Top 50+ Best Bible Puns, Dad Jokes And Wordplays To Make You Laugh Out Loud

In this very funny pun compilation, we have come up with and collected the best bible puns, dad jokes and wordplay to make you LOL.

Punny Parables: Hilarious Bible Wordplays

1. Why was Noah the best businessman in the Bible? He was always floating his stock.
2. If Adam and Eve were Chinese, what would they be called? A-Dumpling and E-Veggie.
3. Did you hear about the procrastinating prophet? He was Jonah-time!
4. What kind of car did the disciples drive? A Honda, because they were all in one Accord.
5. Why did Moses and Aaron start a band? They heard the Canaanites were great at Rock n’ Roll.
6. How does Moses make his coffee? Hebrews it.
7. Why do they make applesauce in the Garden of Eden? Because Eve had a sin a-cider.
8. What do you call someone who steals a donkey? A horse thief.
9. How do we know Peter was a rich fisherman? Because his net income was huge.
10. Why did the Pharisee cross the road? To explain why the Samaritan didn’t help the man who fell among thieves.

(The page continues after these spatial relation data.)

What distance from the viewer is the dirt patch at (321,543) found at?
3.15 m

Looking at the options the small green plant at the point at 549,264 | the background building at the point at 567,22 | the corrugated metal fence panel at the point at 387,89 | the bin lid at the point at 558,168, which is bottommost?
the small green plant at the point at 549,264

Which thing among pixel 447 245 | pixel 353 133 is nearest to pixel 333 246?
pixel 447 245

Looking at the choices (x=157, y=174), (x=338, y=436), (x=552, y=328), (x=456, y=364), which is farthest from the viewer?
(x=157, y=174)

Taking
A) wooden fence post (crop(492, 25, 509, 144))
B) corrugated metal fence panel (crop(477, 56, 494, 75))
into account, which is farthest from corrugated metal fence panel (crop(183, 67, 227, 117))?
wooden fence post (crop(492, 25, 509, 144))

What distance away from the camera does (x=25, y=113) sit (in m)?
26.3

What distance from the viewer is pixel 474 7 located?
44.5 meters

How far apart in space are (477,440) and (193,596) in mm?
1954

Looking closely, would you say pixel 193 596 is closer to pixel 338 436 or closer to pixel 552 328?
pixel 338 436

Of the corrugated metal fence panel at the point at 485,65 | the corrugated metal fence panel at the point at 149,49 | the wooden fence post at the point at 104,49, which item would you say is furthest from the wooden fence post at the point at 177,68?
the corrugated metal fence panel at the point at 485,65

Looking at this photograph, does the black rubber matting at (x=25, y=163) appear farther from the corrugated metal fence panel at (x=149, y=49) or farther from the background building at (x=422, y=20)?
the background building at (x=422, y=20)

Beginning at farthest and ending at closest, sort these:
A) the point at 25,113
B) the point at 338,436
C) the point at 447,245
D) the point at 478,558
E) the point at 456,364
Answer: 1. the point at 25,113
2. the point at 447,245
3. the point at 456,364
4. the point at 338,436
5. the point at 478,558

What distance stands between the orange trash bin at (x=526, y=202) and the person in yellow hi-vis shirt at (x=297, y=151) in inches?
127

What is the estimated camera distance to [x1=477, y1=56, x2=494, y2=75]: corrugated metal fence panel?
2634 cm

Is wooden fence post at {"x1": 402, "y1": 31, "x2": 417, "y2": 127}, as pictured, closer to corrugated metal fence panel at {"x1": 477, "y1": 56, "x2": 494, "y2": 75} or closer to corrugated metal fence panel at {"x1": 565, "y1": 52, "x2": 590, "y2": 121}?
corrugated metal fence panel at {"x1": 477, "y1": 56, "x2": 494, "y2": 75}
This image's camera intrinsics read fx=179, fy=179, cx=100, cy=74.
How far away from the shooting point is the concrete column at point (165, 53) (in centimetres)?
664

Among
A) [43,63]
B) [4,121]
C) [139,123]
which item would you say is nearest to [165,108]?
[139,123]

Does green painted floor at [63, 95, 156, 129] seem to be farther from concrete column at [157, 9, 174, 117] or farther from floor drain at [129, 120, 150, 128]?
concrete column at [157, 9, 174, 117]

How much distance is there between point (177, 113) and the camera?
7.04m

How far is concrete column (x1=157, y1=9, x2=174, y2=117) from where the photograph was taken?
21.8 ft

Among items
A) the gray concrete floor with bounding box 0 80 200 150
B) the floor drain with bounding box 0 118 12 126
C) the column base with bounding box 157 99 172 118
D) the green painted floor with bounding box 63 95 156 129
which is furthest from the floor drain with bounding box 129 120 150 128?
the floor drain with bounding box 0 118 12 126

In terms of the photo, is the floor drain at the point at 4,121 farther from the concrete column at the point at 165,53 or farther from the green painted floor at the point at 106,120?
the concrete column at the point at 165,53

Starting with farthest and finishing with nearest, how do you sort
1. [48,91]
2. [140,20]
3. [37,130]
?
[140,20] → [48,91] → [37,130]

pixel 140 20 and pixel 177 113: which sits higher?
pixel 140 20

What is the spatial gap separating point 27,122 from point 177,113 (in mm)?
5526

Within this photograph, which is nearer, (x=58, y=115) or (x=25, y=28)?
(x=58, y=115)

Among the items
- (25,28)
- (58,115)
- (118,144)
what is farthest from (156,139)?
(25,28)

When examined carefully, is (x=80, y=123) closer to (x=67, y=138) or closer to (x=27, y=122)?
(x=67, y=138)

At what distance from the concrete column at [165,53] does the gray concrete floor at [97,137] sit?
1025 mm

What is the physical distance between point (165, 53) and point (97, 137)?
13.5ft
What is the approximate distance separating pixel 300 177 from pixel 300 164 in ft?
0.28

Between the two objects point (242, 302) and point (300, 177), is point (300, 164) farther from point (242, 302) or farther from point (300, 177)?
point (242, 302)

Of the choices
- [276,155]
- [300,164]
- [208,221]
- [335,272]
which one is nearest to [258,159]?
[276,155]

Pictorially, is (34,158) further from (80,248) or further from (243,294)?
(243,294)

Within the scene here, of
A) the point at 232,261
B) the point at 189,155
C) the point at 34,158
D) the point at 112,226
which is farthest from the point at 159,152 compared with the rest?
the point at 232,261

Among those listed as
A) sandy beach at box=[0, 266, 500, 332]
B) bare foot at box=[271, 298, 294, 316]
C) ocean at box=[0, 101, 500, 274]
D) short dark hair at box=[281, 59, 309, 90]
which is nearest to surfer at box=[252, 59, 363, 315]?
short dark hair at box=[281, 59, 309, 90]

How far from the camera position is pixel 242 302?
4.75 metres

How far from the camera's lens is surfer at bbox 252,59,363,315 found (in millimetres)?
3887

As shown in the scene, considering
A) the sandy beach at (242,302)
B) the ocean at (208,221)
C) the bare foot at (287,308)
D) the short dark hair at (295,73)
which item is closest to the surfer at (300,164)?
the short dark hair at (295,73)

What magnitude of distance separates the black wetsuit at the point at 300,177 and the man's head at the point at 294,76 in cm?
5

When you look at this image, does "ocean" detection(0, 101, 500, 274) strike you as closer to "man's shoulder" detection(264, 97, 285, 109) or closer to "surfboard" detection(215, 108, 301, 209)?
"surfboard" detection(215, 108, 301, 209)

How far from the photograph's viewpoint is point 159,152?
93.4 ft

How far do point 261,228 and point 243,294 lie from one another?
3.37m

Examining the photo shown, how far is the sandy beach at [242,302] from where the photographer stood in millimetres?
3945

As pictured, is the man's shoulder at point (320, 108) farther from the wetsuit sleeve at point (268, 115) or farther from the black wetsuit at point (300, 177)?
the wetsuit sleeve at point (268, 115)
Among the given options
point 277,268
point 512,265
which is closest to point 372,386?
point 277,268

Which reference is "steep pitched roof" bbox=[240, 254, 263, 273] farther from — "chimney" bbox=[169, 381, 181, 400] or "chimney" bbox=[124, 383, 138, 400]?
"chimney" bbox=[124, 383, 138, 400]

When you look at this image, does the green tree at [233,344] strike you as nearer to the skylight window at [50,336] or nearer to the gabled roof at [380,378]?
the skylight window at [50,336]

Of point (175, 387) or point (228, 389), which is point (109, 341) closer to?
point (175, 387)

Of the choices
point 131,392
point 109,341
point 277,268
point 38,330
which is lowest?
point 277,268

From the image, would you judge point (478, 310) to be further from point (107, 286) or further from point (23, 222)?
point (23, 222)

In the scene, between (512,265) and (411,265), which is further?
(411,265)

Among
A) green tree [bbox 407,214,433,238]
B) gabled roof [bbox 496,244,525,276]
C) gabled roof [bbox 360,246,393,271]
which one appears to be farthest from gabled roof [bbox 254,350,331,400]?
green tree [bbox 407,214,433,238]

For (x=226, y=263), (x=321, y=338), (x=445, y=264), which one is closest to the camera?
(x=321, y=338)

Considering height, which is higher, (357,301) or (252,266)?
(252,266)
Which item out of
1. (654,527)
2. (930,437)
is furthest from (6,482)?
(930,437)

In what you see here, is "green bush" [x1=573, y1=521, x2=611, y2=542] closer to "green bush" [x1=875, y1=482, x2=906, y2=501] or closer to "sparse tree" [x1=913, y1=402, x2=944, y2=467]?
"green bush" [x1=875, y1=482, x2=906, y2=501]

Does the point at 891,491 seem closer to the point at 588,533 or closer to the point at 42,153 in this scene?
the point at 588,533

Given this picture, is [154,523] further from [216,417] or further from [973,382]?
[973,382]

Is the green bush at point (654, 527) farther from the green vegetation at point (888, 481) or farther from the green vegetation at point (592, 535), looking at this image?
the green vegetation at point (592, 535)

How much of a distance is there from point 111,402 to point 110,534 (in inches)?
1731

Top 10 Dad Jokes from the Good Book

1. Why was Goliath so surprised when David defeated him? He never saw it coming.
2. Why was the math book sad? Because it had too many problems.
3. How do we know Peter was a coffee connoisseur? He’s always seen with his Java.
4. Why do we never see elephants hiding in trees? They’re really good at it.
5. What sport is played in the Garden of Eden? Fruitball.
6. Why did the Bible get a ticket? Because it broke the law of gravity.
7. How does Moses make his tea? Hebrews it.
8. What do you call two spiders who just got married? Newlywebbed.
9. Why did the fig tree go to the doctor? It was feeling fig-leaf.
10. What do you call a cheese that isn’t yours? Nacho cheese.

Laugh Out Loud: Funny Bible Puns That Will Have You in Stitches

1. What do you get when you cross a famous pharaoh with a skunk? Tutu stinky.
2. Why was the math book sad? So many problems.
3. Why did the strawberry go to the doctor? It was feeling berry sick.
4. Why did Sarah laugh when God told her she would bear a son? Because she was an old crone.
5. Why do melons have fancy weddings? Because they cantaloupe.
6. Why was the Bible tired on Sunday? It had been “hard at it” six days.
7. Why is a baseball team similar to a pancake? Because they both need a good batter.
8. Why did Jesus pay the parking fine? Because he was tied up with other commitments.
9. Why was the math book sad? So many problems.
10. Why do Dalmatians not go to heaven? Because heaven is for good boys.

Heavenly Humor: The Best Bible Puns Guaranteed to Make You Smile

1. Why did Jesus endorse all those products? Because he was the first brand advocate.
2. What kind of car did the apostles drive? A Honda, because the Apostles were all in one Accord.
3. Who was the greatest comedian in the Bible? Samson. He brought the house down.
4. How do you make holy water? You boil the hell out of it.
5. Why did the Israelites wander the desert for 40 years? Because Moses was a man and refused to ask for directions.
6. What did Joseph do when he came across a huge chunk of pyrite? He exclaimed, “It’s a good Ol’ Piece of God!”
7. Why did the Bible win an award? It was the good book.
8. Why was Jonah the best comedian? Because he kept the audience in stitches.
9. Why do angels never go on farewell tours? Because they don’t need goodbyes.
10. Why was the Bible detective called to the scene? To solve the missing persons of Israel.